By Friedrich Seiltgen

As a young boy I was fascinated by airplanes and spaceships. I built all the models and watched the Apollo and Skylab programs. I still enjoy these things, and later I added firearms to the list. So, what could be better than planes and guns together?! Perhaps the best example of this are the gunships of the U.S.A.F.

Birth of the Gunships
The first use of a side firing aircraft can be traced back to 1927 when Army Air Corps 1st Lt. Fred Nelson mounted a Browning .30 caliber machine gun to the left wing of a DH-4 biplane while stationed at Brooks Field, Texas. Nelson used a crude sight mounted on the strut while flying in a pylon turn to direct fire onto a single target. Nelson was successful, but his idea was rejected because of lack of vision by the usual suspects.

The AC-47 Gunship
The AC-47 was the first of the U.S.A.F. gunships. It was equipped with three SUU-11 gun pods that contained General Electric miniguns. With a fire rate of 6,000 rounds a minute, the barrels had to be cooled by the airstream while in flight. A gunsight from an A-1 Skyraider, 45 flares, and 24,000 rounds of ammunition!

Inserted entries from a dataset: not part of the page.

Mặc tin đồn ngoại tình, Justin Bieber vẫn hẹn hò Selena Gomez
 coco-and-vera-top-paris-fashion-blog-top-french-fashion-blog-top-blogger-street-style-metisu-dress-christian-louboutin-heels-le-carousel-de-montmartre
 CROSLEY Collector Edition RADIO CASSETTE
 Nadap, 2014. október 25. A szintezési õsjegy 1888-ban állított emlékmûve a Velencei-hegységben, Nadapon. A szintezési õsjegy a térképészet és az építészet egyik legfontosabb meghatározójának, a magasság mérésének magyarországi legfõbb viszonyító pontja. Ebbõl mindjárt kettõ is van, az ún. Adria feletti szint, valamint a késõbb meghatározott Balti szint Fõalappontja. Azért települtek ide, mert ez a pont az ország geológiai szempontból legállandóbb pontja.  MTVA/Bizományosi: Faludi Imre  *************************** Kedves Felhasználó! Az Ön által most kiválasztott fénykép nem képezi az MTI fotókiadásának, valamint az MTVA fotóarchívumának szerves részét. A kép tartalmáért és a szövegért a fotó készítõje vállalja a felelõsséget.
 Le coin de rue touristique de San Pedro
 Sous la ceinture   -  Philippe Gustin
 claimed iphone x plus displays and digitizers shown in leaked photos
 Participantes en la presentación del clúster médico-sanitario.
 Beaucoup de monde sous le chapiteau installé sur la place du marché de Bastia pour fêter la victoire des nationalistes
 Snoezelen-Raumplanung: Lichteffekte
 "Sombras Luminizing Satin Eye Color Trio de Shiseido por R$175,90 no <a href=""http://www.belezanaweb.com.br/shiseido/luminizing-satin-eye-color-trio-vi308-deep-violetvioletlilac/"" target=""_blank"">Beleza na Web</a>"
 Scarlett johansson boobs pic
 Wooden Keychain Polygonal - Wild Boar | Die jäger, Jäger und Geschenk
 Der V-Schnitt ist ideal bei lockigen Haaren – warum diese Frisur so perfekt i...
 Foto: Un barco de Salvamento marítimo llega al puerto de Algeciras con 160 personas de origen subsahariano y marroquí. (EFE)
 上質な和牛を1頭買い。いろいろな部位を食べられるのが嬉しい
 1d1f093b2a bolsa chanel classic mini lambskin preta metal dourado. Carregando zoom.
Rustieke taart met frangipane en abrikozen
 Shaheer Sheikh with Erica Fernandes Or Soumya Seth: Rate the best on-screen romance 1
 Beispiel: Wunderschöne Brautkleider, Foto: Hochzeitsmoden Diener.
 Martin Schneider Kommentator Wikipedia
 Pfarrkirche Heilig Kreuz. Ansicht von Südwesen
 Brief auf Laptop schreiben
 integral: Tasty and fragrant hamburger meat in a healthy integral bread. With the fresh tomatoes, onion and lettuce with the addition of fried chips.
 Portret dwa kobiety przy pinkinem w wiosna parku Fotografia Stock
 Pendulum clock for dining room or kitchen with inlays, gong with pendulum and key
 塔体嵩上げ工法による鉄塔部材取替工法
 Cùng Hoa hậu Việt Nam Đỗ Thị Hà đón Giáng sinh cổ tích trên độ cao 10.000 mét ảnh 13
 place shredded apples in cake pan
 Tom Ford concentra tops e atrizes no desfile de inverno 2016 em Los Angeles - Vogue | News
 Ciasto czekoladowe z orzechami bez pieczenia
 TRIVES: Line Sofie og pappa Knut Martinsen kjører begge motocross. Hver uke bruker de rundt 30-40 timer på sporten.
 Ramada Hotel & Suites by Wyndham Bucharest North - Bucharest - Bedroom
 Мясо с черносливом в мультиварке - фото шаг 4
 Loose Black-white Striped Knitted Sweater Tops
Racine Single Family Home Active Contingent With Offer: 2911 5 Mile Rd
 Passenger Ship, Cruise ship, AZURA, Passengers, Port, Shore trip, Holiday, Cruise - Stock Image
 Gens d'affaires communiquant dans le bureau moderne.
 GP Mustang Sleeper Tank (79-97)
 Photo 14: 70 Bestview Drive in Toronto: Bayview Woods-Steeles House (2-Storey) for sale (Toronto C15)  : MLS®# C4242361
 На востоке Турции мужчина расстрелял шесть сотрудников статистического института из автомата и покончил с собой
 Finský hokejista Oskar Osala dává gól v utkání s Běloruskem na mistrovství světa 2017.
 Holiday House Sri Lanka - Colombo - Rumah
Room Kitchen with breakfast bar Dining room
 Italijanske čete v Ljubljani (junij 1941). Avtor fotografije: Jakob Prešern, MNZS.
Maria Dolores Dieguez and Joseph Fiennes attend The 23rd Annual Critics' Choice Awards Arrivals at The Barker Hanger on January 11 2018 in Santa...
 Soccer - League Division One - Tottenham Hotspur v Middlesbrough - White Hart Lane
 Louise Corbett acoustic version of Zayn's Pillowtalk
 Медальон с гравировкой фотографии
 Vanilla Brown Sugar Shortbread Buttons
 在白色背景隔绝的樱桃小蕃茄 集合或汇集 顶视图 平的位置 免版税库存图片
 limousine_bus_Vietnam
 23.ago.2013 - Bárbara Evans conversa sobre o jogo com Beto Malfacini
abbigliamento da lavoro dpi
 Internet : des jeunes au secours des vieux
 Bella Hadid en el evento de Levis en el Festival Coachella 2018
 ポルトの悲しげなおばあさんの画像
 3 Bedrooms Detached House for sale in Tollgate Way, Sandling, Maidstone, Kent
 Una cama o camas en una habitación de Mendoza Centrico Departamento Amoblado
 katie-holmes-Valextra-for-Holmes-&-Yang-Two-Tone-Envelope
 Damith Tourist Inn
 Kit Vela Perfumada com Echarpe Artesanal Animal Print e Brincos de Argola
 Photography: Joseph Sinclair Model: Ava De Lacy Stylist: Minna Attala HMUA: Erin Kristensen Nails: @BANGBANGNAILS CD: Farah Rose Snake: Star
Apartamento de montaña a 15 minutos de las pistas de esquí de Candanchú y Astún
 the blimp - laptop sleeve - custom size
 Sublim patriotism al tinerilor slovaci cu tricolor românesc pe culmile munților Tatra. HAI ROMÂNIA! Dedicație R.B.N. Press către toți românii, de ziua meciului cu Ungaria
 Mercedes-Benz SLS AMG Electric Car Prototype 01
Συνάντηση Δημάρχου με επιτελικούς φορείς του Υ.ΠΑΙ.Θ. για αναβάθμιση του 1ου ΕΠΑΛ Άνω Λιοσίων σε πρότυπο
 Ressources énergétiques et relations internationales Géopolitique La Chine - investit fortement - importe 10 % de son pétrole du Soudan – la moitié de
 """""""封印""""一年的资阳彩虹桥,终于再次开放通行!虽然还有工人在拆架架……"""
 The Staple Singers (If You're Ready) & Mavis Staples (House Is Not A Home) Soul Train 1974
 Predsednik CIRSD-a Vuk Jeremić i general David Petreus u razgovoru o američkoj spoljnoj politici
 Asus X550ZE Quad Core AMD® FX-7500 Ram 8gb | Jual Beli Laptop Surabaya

U.S.A.F. Captain Ronald W. Terry would be a major figure in the Gunship Program. While many people were involved, Terry perhaps got the most recognition as he was the “closer” on the deal! In 1964, Terry started testing the gunship concept at Edwards AFB base with a C-131 named “Terry and the Pirates,” after the popular cartoon. Terry decided to take the concept to the top. He met with Air Force legend and Chief of Staff General Curtis E. LeMay. Terry’s timing was great as LeMay was a bit angered; he’d just finished a meeting and was told about enemy successes in breaching air bases in Vietnam as U.S.A.F. fighter aircraft had virtually no nighttime attack capability. Terry made his pitch, and of course most of the yes men surrounding LeMay didn’t like the idea. LeMay gave the go ahead anyway, and Terry and the Pirates were on their way to Vietnam!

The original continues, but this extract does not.